DELİLLERİN DEĞERLENDİRİLMESİ VE GEREKÇE:
Dava, ticari satımdan kaynaklı alacak istemine ilişkindir.
Taraflar arasındaki uyuşmazlık, davalı şirkette “satın alma süreç lideri” olarak çalışan …’ın, davacı tarafından dava konusu faturanın dayanağı olan 23.08.2012 tarihli fiyat teklif formu altındaki imzası ile taraflar arasında satış sözleşmesi ilişkisinin kurulup kurulmadığı, bu belgenin davalıyı bağlayıp bağlamadığı noktasında toplanmaktadır.
Davalı taraf geçerli bir sipariş olmadığı, teklif formunu imzalayanın şirket yetkilisi olmadığını ileri sürmüş ise de taraflar arasındaki numune alım-satımı olarak nitelendirilebilecek ilişkinin 25.04.2012 tarihli, 077709 numaralı toplam 6 adet kilide ilişkin irsaliyeli fatura ile başladığı, sonrasında 27.07.2012 tarihli satın alma sipariş formunun davalı adına, satın alma süreç lideri görev tanımıyla çalışan … tarafından imzalandığı, davalı çalışanı …’ın bu sipariş formu ile davalıya toplam 500,00 adet kilit ve kilit sistemi sipariş ettiği, bu sipariş formuna ilişkin ürünlerin 30.10.2012 ve 19.12.2012 tarihli irsaliyeli faturalar ile davalıya teslim edildiği, 27.07.2012 tarihli satın alma sipariş formundaki toplam ürün adedinin 500 olması ve bu sipariş formuna istinaden davacı tarafça gönderilen ürünlerin davalı tarafça itirazsız teslim alınarak, bedellerinin ödenmesi karşısında, davalı çalışanı …’ın numune sayısını aşar şekilde, dava konusu satımdan önce de davalı şirket adına ürün sipariş etme ve satın alma yetkisini kullandığı görülmüştür.

** Resme dayalı uzamsal sorular **
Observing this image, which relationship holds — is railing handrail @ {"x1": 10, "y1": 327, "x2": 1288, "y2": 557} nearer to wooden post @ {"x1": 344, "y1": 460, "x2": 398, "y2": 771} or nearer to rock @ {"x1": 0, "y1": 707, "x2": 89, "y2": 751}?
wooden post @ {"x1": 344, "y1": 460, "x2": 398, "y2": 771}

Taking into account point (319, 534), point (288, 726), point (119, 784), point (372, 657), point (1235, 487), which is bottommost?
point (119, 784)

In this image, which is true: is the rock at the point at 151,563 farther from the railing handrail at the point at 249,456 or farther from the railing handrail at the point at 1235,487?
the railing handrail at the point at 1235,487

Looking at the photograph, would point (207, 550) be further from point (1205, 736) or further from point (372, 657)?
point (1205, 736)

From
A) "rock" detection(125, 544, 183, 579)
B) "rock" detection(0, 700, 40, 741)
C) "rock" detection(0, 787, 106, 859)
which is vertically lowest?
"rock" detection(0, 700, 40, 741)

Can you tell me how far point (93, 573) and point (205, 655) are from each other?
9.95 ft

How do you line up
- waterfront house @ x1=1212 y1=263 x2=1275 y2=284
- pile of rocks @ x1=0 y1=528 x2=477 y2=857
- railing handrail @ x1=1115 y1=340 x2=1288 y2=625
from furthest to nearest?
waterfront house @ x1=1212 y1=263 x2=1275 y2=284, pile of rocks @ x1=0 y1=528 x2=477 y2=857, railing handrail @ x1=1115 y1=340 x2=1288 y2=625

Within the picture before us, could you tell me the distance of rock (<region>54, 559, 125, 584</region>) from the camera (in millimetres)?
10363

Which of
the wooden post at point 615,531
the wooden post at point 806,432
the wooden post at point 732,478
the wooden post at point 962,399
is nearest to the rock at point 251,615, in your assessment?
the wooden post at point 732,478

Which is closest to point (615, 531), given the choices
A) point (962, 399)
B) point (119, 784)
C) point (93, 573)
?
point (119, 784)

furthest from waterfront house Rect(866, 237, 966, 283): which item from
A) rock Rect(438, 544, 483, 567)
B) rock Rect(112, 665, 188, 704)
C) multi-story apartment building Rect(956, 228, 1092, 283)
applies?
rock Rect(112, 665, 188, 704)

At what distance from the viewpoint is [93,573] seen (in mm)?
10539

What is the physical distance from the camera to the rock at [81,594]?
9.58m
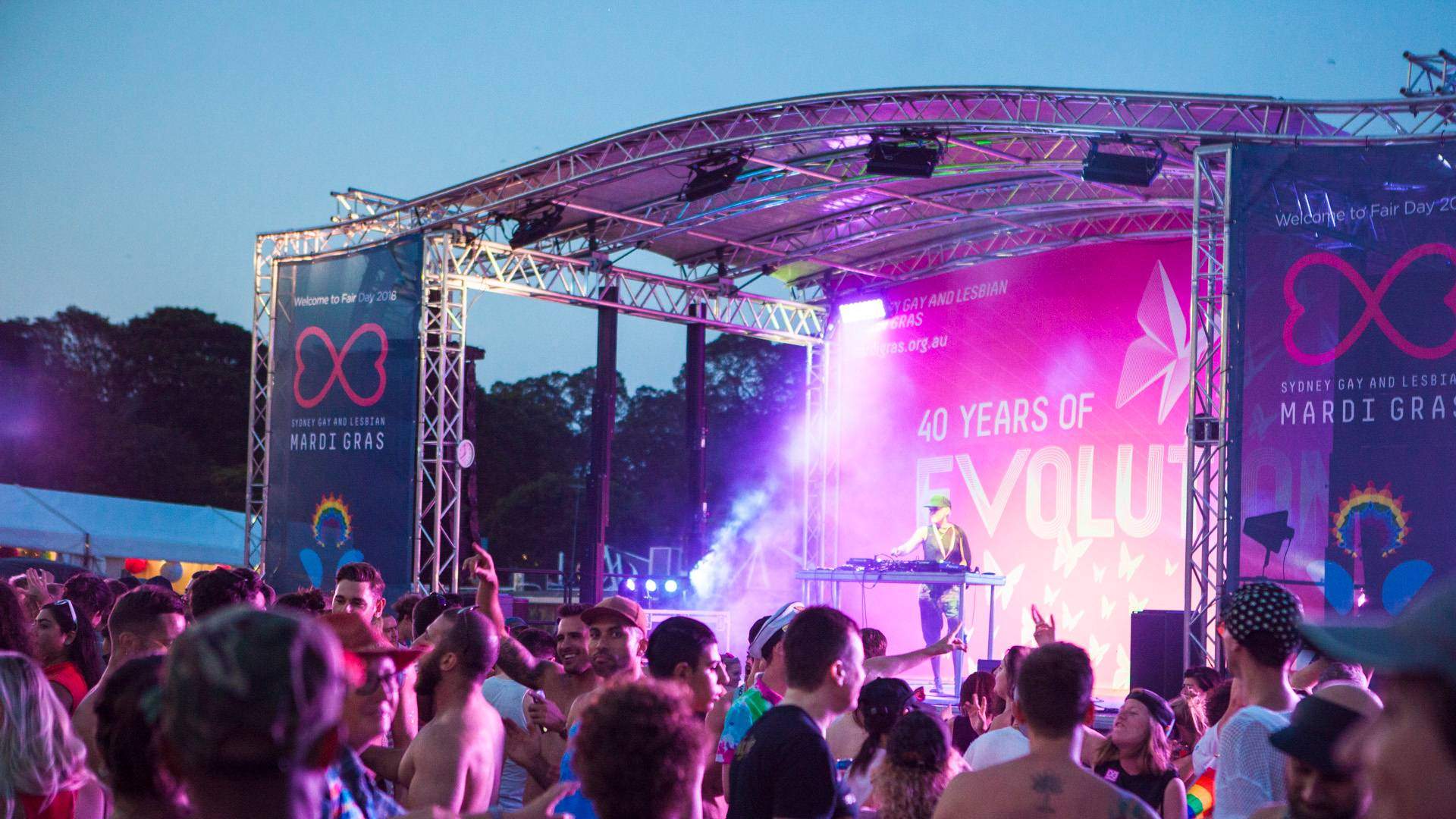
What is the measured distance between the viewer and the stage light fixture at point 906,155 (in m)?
12.3

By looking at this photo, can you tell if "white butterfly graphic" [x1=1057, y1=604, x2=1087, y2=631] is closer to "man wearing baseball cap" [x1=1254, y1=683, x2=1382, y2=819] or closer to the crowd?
the crowd

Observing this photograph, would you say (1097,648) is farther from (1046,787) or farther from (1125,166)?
(1046,787)

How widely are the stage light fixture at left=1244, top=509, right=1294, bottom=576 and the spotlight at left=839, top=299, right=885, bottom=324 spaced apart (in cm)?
830

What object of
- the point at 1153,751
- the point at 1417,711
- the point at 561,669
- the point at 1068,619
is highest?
the point at 1417,711

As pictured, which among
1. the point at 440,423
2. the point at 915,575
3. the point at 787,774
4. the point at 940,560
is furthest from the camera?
the point at 440,423

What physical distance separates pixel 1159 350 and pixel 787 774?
12.6 meters

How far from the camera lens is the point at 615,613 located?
4824 millimetres

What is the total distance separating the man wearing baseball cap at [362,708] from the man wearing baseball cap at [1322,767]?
64.5 inches

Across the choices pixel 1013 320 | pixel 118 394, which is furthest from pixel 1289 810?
pixel 118 394

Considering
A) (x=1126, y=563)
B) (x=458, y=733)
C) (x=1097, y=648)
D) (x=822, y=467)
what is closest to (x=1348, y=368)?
(x=1126, y=563)

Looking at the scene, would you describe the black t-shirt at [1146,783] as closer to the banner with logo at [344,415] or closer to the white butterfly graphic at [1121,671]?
the white butterfly graphic at [1121,671]

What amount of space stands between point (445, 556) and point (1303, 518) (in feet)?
30.2

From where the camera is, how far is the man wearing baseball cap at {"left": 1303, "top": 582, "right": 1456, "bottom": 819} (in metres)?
1.31

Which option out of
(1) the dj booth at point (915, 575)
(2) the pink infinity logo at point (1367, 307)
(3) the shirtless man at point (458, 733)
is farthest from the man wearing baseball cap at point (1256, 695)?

** Amaç **
Lütfen ticari satım alacağıyla ilgili gerekçe metninin tamamını kelimesi kelimesine yeniden yazın.

** Görevin Çözümü **
DELİLLERİN DEĞERLENDİRİLMESİ VE GEREKÇE:
Dava, ticari satımdan kaynaklı alacak istemine ilişkindir.
Taraflar arasındaki uyuşmazlık, davalı şirkette “satın alma süreç lideri” olarak çalışan …’ın, davacı tarafından dava konusu faturanın dayanağı olan 23.08.2012 tarihli fiyat teklif formu altındaki imzası ile taraflar arasında satış sözleşmesi ilişkisinin kurulup kurulmadığı, bu belgenin davalıyı bağlayıp bağlamadığı noktasında toplanmaktadır.
Davalı taraf geçerli bir sipariş olmadığı, teklif formunu imzalayanın şirket yetkilisi olmadığını ileri sürmüş ise de taraflar arasındaki numune alım-satımı olarak nitelendirilebilecek ilişkinin 25.04.2012 tarihli, 077709 numaralı toplam 6 adet kilide ilişkin irsaliyeli fatura ile başladığı, sonrasında 27.07.2012 tarihli satın alma sipariş formunun davalı adına, satın alma süreç lideri görev tanımıyla çalışan … tarafından imzalandığı, davalı çalışanı …’ın bu sipariş formu ile davalıya toplam 500,00 adet kilit ve kilit sistemi sipariş ettiği, bu sipariş formuna ilişkin ürünlerin 30.10.2012 ve 19.12.2012 tarihli irsaliyeli faturalar ile davalıya teslim edildiği, 27.07.2012 tarihli satın alma sipariş formundaki toplam ürün adedinin 500 olması ve bu sipariş formuna istinaden davacı tarafça gönderilen ürünlerin davalı tarafça itirazsız teslim alınarak, bedellerinin ödenmesi karşısında, davalı çalışanı …’ın numune sayısını aşar şekilde, dava konusu satımdan önce de davalı şirket adına ürün sipariş etme ve satın alma yetkisini kullandığı görülmüştür.